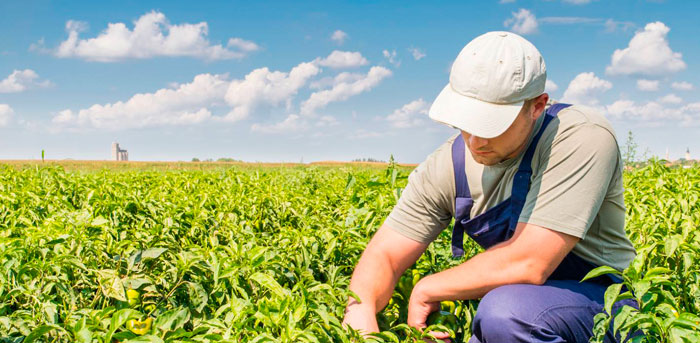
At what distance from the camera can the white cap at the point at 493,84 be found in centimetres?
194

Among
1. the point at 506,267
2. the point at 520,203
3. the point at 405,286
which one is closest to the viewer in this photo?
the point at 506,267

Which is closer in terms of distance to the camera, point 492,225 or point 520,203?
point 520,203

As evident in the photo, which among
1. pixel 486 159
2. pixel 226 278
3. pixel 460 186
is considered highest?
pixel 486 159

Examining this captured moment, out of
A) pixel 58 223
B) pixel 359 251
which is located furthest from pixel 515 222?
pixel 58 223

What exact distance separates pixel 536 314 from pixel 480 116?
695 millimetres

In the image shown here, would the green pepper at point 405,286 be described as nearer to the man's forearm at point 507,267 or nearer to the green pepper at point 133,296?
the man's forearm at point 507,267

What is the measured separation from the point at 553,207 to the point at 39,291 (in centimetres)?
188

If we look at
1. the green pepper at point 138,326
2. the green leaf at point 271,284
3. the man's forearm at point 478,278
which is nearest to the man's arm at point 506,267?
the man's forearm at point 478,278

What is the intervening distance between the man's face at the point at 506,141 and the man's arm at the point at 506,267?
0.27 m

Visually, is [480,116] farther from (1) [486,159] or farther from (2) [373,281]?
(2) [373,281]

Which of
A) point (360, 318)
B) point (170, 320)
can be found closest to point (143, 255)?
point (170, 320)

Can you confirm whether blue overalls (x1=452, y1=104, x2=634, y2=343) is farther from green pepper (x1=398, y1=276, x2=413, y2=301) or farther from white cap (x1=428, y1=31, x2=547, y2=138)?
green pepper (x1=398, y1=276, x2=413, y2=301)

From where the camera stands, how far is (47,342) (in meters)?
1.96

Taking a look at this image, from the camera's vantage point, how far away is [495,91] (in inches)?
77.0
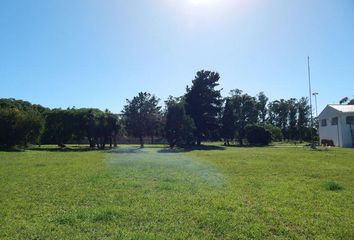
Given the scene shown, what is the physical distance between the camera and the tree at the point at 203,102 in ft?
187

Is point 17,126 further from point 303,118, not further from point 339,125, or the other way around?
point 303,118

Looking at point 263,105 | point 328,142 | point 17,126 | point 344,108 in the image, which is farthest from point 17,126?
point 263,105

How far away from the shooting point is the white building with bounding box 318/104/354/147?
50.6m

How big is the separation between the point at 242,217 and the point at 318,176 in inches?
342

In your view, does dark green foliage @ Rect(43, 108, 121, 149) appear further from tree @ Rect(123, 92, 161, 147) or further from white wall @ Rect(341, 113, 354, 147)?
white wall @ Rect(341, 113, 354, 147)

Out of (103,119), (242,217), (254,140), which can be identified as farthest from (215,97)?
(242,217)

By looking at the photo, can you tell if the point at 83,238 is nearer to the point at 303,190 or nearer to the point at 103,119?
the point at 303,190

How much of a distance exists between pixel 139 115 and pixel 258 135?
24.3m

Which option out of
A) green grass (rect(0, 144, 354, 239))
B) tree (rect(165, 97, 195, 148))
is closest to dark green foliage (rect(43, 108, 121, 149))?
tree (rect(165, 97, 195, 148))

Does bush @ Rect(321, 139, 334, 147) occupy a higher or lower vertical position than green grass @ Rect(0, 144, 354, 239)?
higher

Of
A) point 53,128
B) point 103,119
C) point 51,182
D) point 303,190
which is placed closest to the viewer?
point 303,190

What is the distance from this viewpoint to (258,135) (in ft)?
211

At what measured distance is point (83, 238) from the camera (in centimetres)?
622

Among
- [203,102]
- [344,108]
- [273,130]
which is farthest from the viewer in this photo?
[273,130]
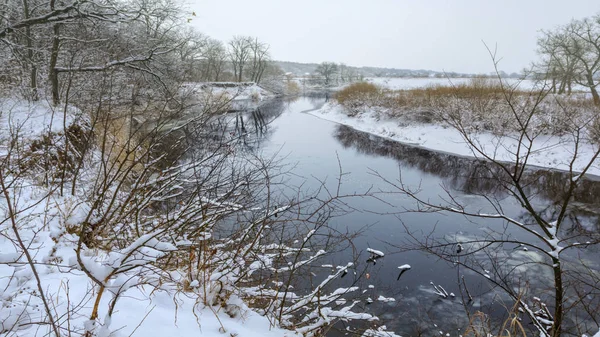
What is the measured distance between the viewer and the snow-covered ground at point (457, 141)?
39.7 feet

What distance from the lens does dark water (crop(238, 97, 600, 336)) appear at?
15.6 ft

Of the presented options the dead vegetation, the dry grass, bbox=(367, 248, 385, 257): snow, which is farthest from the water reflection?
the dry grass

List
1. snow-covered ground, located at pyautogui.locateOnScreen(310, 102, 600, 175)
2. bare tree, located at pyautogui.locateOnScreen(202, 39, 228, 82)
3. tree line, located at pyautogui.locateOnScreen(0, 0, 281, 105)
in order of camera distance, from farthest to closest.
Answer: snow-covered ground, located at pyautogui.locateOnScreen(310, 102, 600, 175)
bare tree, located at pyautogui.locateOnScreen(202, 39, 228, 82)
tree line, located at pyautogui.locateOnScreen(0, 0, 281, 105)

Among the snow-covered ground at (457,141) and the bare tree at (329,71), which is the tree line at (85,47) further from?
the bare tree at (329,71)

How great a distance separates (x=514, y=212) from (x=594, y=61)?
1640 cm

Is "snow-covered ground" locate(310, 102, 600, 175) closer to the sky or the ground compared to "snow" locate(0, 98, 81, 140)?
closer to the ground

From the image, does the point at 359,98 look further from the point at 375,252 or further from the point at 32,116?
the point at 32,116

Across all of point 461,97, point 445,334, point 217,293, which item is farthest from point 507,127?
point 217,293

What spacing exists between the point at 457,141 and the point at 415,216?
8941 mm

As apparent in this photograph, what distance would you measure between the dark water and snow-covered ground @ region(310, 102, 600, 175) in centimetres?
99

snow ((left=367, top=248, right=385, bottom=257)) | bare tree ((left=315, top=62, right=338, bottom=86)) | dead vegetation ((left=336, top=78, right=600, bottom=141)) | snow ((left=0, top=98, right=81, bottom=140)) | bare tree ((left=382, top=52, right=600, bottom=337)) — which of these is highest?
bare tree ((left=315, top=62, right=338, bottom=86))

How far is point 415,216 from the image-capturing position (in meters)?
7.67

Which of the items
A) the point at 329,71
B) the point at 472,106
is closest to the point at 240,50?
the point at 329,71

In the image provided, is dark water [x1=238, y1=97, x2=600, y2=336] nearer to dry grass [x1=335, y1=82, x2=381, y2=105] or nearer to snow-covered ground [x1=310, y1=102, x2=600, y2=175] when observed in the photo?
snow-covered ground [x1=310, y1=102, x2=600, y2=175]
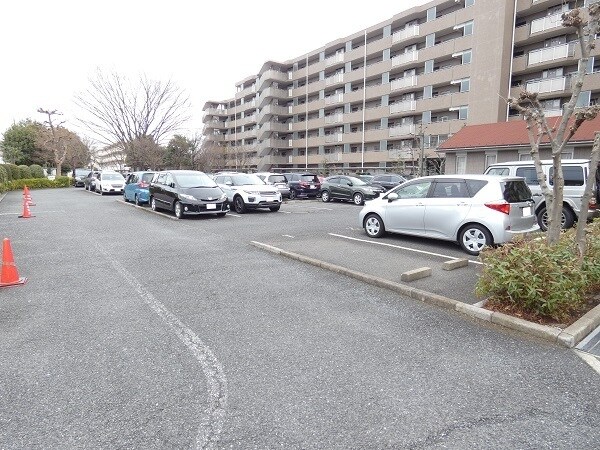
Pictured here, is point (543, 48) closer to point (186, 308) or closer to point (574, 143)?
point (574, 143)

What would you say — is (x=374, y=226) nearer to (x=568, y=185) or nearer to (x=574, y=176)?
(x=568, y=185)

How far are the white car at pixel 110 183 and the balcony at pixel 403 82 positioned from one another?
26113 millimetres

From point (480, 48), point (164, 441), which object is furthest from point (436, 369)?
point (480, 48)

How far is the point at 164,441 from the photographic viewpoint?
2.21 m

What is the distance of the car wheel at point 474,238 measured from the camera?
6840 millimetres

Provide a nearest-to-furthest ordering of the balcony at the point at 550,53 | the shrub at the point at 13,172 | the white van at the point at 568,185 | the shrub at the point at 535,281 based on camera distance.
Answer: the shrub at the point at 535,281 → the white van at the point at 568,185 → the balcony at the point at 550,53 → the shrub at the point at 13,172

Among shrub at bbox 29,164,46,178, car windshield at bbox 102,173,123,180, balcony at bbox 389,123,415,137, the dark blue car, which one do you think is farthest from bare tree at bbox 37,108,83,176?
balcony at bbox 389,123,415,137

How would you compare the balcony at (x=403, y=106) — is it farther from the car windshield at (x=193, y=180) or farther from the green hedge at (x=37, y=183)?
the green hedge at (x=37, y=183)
● ● ● ● ●
▸ The problem
Lay out the data as a Markdown table with the columns Row and Text, numbering each line and omitting blank lines. Start at the line that contains "How would you" and end at the last line of the data, including both.

▸ Answer to the task
| Row | Text |
|---|---|
| 1 | How would you compare the balcony at (x=403, y=106) — is it farther from the car windshield at (x=193, y=180) or farther from the green hedge at (x=37, y=183)? |
| 2 | the green hedge at (x=37, y=183) |